Since no one has yet taken a shot at responding, I’ll offer the following thoughts on how to decide this type of question in a principled fashion.
I don’t see a sharp distinction between “causal” models vs “statistical” models. For the purposes of this discussion, I will take the position of Seymour Geisser, who explored Bayesian predictive models sometime in the 1970’s (if not earlier).
From his book Predictive Inference: an Introduction:
Blockquote
Currently most statistical analyses generally involve inferences or decisions about parameters or indexes of statistical distributions. It is the view of the author that analyzers of data would better serve their clients if inferences or decisions were couched in a predictivistic framework.
In this point of view, “parameters” are useful fictions to help in the development of prediction models.
If this is agreed to, that places both “causal” models and “statistical” models within the underlying framework of information theory, where they can be compared on the accuracy of predictions to actual observations.
In this predictive framework, there is training data and test data. Bias in the predictive framework can be seen as function of model complexity. Simple models will not fit the training data all that well.
But complexity is not always a good thing. One can always fit a function to a data set, but there is no value to the fit, as it doesn’t predict future observations well.

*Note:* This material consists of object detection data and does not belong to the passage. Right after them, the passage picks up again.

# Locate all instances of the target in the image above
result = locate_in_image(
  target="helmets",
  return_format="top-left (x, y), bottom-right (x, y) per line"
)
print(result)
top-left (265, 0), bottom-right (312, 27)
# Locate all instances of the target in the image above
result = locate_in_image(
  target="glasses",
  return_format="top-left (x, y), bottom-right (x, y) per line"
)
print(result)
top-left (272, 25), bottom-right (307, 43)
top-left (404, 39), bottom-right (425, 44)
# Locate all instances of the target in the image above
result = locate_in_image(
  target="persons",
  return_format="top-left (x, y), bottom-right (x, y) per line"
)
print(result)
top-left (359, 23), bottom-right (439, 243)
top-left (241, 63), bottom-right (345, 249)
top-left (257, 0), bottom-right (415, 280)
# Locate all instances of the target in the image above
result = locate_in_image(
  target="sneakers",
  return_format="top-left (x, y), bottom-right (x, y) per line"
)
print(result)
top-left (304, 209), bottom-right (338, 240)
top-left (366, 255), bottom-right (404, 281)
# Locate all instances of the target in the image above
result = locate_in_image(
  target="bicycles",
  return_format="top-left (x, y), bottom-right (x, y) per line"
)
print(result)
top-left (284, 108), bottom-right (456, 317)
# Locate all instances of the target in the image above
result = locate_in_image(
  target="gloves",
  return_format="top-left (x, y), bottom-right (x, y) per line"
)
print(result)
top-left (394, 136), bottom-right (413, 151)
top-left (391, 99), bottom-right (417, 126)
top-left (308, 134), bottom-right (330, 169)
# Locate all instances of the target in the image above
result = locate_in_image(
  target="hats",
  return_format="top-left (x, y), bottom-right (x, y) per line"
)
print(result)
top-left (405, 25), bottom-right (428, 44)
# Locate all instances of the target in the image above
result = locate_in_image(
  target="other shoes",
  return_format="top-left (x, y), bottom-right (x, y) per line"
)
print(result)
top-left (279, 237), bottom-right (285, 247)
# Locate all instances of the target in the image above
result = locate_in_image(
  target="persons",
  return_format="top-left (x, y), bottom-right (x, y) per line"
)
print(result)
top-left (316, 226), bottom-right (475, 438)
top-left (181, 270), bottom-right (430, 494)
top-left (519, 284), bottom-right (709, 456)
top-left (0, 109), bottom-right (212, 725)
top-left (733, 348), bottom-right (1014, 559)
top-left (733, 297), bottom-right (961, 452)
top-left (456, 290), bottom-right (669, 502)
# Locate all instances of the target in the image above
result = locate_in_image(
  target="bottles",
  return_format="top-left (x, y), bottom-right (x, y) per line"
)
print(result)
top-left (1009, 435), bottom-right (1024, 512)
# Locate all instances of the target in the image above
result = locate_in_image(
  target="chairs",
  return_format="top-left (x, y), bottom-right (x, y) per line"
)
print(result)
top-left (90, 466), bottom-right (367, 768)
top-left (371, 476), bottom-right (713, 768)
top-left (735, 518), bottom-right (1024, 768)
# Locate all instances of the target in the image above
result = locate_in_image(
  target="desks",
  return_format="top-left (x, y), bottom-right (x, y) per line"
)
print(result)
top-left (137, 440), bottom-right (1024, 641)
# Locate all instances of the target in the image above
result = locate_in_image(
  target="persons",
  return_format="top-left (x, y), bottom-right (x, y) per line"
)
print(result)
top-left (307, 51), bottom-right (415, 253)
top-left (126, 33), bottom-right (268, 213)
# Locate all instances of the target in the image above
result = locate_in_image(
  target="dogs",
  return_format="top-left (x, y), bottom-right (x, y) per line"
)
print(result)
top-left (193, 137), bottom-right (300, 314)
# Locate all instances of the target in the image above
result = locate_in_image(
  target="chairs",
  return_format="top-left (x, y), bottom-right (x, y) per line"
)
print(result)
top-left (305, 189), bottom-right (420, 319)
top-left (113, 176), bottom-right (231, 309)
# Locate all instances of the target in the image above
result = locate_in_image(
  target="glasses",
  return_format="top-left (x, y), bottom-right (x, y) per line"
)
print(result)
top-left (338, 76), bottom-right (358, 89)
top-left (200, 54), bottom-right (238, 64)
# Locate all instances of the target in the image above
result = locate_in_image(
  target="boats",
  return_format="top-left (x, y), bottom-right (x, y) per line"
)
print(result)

In my copy of Elements of Statistical Learning the authors write:
Blockquote
Training error tends to decrease whenever we increase model complexity [reduce bias my emphasis]…However, with too much fitting, the model adapts itself too closely to the training data, and will not generalize well (have large test error). In that case the predictions will have a large variance. In contrast, if the model is underfit (high bias) again resulting in poor generalization.
This goes contrary to your statement in the other thread:
Blockquote
My personal view is that trading off bias for precision is “cheating” and gives you uninterpretable inferential statistics.
Models that engage in this trade lead to predictions of future data. I don’t know how to interpret a model other than its predictive capabilities.
In my predictive inference philosophy, a good causal model can be expressed as constraints on probability distributions that reduce model complexity, or lead to better predictions relative to model complexity. Complex models in essence “pay for themselves.”